お気に入りのガウンを羽織って、平日は昼間の電車に乗り込んで、街並みが左手に流れて行くことを当たり前に感じながら、のんびりした気持ちで待ち合わせに遅刻していく。日差しが強くて風が冷たいこの季節は台風が連れてきて雪が連れ去ってしまうのだと思う。久々のお休みにまで都心に向かうなんて昔には考えられなかったことだけど、新しい話の構想などを考えながら街並みを見ればまた世界が変わってくる。

新しく出来た噂のピザ屋さんを2年経ってから初めて訪ねてみたら並ばずに入ることができた。併設されたバーカウンターでは真昼間からグラスを傾ける光景が見られて、私たちにはそれを肴にご飯を食べられる強靭な胃袋を持ち合わせていた。2枚のピザはあっという間になくなってしまう。
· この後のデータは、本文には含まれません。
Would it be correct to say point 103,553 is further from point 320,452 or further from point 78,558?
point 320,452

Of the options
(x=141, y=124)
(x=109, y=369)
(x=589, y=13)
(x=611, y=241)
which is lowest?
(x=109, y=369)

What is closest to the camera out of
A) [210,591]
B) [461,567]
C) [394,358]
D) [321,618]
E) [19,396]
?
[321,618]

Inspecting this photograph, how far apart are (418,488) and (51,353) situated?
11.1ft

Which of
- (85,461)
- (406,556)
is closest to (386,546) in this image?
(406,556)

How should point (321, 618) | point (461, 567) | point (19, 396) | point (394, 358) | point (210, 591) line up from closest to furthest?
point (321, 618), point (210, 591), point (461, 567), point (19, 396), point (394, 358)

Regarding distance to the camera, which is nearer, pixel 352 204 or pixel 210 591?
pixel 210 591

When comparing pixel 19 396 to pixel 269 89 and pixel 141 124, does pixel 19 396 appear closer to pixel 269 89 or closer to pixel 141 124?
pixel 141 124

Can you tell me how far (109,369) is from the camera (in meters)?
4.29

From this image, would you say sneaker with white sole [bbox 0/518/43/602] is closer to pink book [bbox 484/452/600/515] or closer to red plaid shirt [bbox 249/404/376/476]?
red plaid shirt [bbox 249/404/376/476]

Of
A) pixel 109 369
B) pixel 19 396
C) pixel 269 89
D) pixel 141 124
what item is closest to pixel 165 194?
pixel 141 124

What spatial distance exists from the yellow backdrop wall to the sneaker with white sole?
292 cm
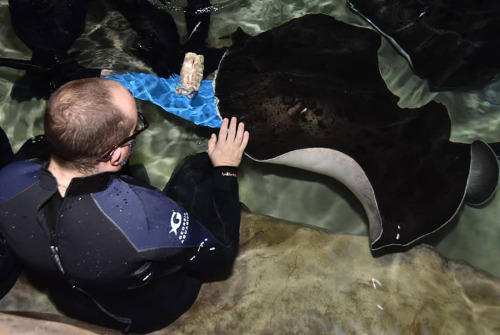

ビールが飲みたいからと言われて誘われたお店には名前の知らないお酒がたくさんあって、このお酒の数以上に知らないことはたくさんあるのだなと泡をぶくぶく飲みながら考えた。新しい夢の話と、終わってしまった恋の話を聞きながら、もう季節も変わってしまうのだから、そろそろ思い描いた将来に向かっていかなくてはならないのだと、美味しいビールにふわふわの心持ちで話し合っていた。夜はまだ続くのだろうか。